• Source document

----------------

Dec. 7: Compliance primer: RESPA, UDAAP, change in circumstance, state lending law changes

The year continues to fly by, and here we are at “Pearl Harbor Day” already. Residential lending touches many lives as millions of families around the United States have either been helped by lenders, or work for lenders. Births occur, as do deaths, within our mortgage banking community. This week I received this note from Evan Stone. “An esteemed and distinguished mortgage colleague passed away yesterday. Andrew ‘Drew’ Gissinger lost his brave fight with cancer at the age of 60. Drew’s career achievements included multiple executive level positions at Countrywide, including COO, as well as joining Pacific Union Financial as its Vice Chairman and aiding in its acquisition by Mr. Cooper. Those that either knew Drew or were familiar with him know that he was a spirited competitor. Before embarking on a long and storied mortgage career, Drew played several seasons as an offensive lineman in the NFL. It was with a ‘team first’ mentality that Drew led so successfully. While he will be sorely missed, the many lessons he taught will continue to live on.” Thank you, Evan.

State Regulatory Developments

Let’s see what’s been going on in recent weeks with a random sample across the nation.

For the first time in well over a decade, the Commonwealth of Massachusetts has announced an increase in recording fees. The increase will go into effect on December 31, 2019. Click this link to view a full list of the existing and updated fees.

The Texas Finance Commission and the Department of Savings and Mortgage Lending adopted new regulations which provide certain benefits to military members, veterans, and military spouses with respect to residential mortgage loan originator licenses. Subchapter A: Application Procedures, Rule §2.108 and Subchapter B: Licensing , Rule §81.110 provide information on expedited license procedure, late renewal, authorization for military spouse and available credit toward licensing requirements.

Yes, Texas Adopts New Mortgage Originator Licensing Regulations for Military Members, Veterans, and Military Spouses

On November 7, 2019, the Texas Finance Commission and the Department of Savings and Mortgage Lending adopted new regulations which provide certain benefits to military members, veterans, and military spouses with respect to residential mortgage loan originator licenses.

Georgia recently updated its requirements with regard to pre-hire employment background checks to add a requirement to check the NMLS Consumer Access, in addition to the GA Department of Banking and Finance’s (Department) website for public records related to the prospective hire. All employee files (not just employees working in GA or on GA loan files) must contain proof that both of these searches were run prior to hire in the form of a screen shot or print out. Any licensee that fails to examine the Department’s website and NMLS Consumer Access prior to employment to confirm employment eligibility may be subject to a fine of $1,000 for each violation. For the Department search, a mortgage company should visit and click on “Mortgage Administrative Actions” to run the search.

----------------

Write the next part of the mortgage compliance newsletter above, picking up right after its final sentence.

• Extracted entries
----------------

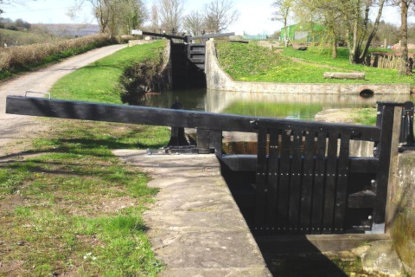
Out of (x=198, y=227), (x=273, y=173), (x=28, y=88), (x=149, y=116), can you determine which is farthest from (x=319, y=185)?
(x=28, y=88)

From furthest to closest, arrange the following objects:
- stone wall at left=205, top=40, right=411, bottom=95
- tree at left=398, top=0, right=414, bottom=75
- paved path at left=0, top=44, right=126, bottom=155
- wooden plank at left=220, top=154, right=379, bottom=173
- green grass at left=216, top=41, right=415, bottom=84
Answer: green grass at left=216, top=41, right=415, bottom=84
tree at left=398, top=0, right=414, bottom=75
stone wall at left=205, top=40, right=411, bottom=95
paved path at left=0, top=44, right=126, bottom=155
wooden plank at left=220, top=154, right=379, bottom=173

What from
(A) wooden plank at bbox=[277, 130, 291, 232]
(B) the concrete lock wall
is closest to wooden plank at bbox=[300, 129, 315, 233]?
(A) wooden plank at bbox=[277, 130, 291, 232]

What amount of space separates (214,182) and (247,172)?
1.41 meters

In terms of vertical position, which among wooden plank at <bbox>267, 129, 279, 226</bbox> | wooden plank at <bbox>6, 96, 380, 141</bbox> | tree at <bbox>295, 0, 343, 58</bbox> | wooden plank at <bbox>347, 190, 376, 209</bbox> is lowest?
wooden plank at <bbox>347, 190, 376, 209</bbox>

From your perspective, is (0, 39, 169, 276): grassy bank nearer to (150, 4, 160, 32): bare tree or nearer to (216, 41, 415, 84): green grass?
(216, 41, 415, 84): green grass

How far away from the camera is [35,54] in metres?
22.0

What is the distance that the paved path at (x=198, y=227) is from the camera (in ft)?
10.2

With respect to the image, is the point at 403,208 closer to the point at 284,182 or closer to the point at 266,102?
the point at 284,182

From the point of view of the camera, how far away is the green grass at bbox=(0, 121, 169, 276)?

----------------

• Exercise answer
There is an additional Georgia-specific search that must be run on “covered employees.” Covered employees include those employees who physically work in the state of Georgia and who may enter, delete, or verify any information on any mortgage loan application form or document. For these individuals, Georgia requires background checks be run through the Georgia Crime Information Center (GCIC).

It is also important to note that Georgia maintains a strict prohibition against employing any individual with a felony. GA imposes this prohibition without time restrictions and extends it to all employees, whether or not the employee is located in GA or works on GA loans. Failure to abide by this restriction may result in suspension or revocation of a mortgage company’s GA lender license.

Washington revised the rules implementing Consumer Loan and Mortgage Broker Practices Acts: The Washington Department of Financial Institutions (DFI) recently adopted final rules amending the regulations implementing the Washington Consumer Loan Act (WCLA) and the Washington Mortgage Broker Practices Act (WMBPA), effective November 24, 2019.

Montana reduced the renewal filing fees for mortgage licensees: The Montana Department of Administration recently published a notice of amendment which reduced renewal fees for mortgage lenders, brokers, servicers, loan originators, and branch offices for the upcoming renewal season, effective November 9, 2019.

In cannabis news, California lawmakers rejected a bill that would have allowed the state to license private banks to process money from the cannabis industry. It was cited that the bill faced major challenges, including no protection from federal law enforcement.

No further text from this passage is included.